Task data START

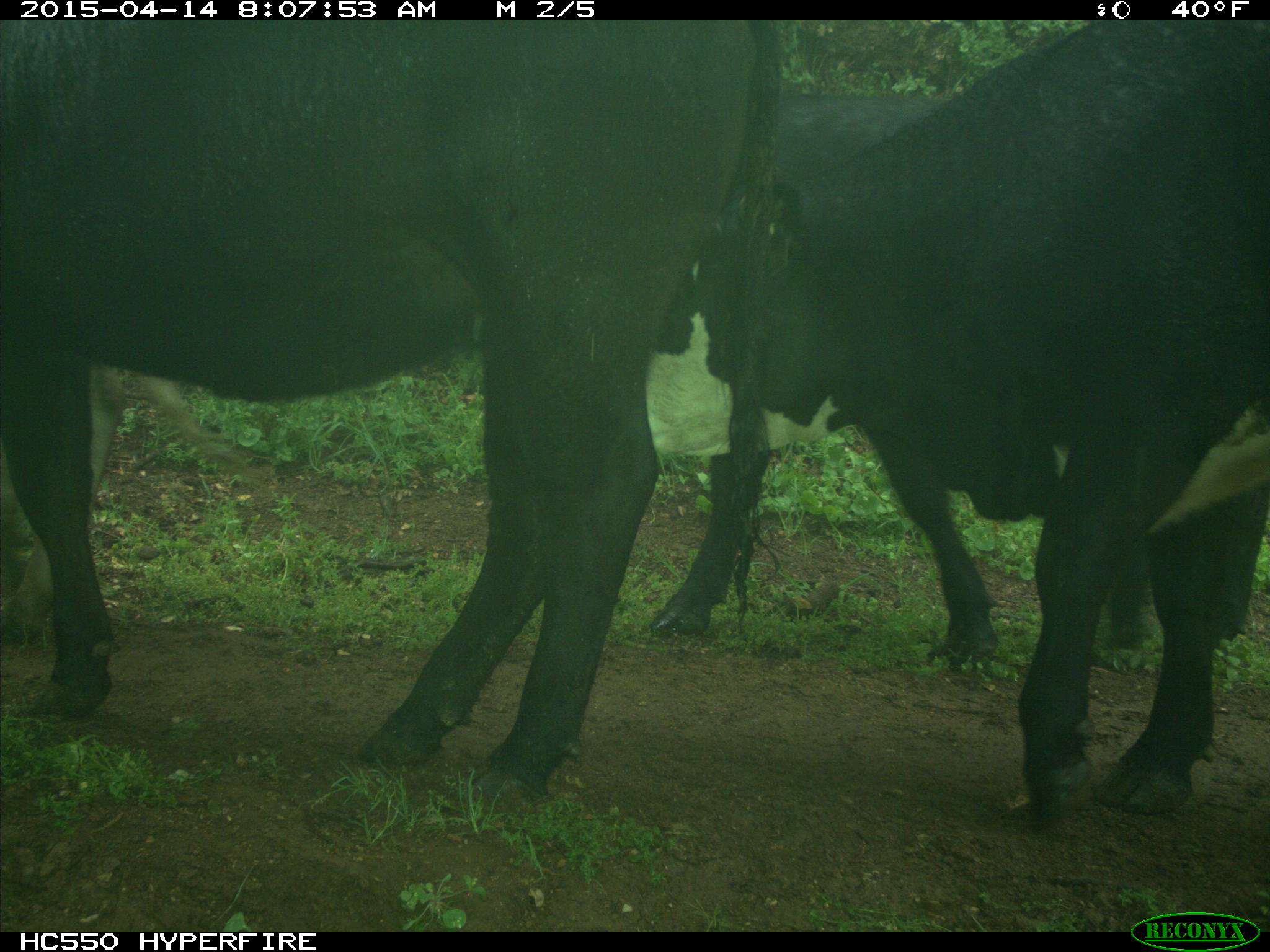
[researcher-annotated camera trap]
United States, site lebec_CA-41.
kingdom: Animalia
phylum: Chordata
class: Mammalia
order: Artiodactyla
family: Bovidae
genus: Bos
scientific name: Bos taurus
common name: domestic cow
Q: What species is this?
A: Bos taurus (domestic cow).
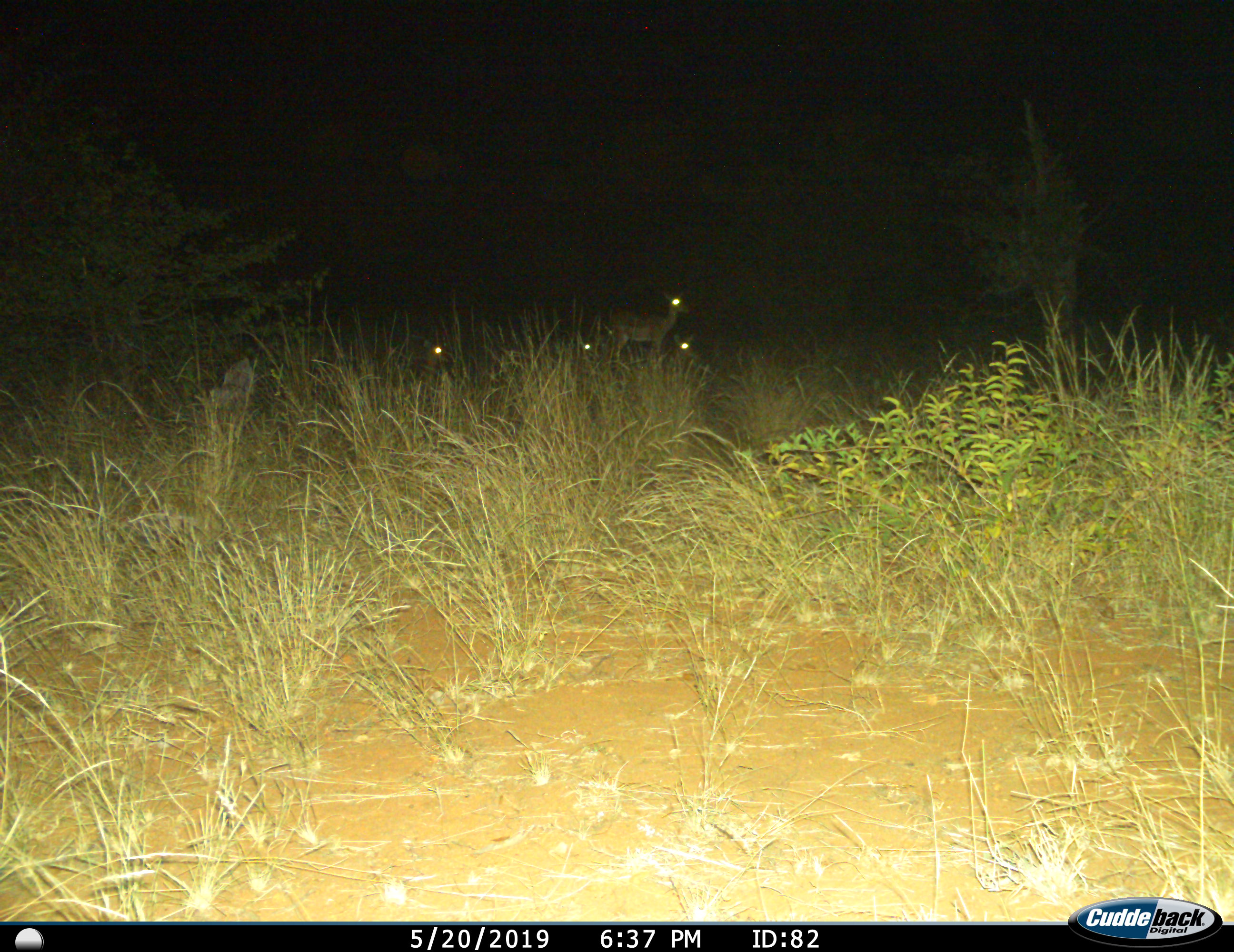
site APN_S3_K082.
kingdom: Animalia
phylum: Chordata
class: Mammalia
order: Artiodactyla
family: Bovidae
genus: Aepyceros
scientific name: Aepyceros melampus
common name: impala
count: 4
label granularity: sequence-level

Task data END
Task data START

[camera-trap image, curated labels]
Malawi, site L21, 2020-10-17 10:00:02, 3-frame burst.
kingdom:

Task data END

What this task involves
Extract, without any images, the part of the material above that opens with the line containing "United States, site lebec_CA-41." and closes with the line containing "label granularity: sequence-level", both lines included.

Exercise result
United States, site lebec_CA-41.
kingdom: Animalia
phylum: Chordata
class: Mammalia
order: Artiodactyla
family: Bovidae
genus: Bos
scientific name: Bos taurus
common name: domestic cow
Q: What species is this?
A: Bos taurus (domestic cow).
site APN_S3_K082.
kingdom: Animalia
phylum: Chordata
class: Mammalia
order: Artiodactyla
family: Bovidae
genus: Aepyceros
scientific name: Aepyceros melampus
common name: impala
count: 4
label granularity: sequence-level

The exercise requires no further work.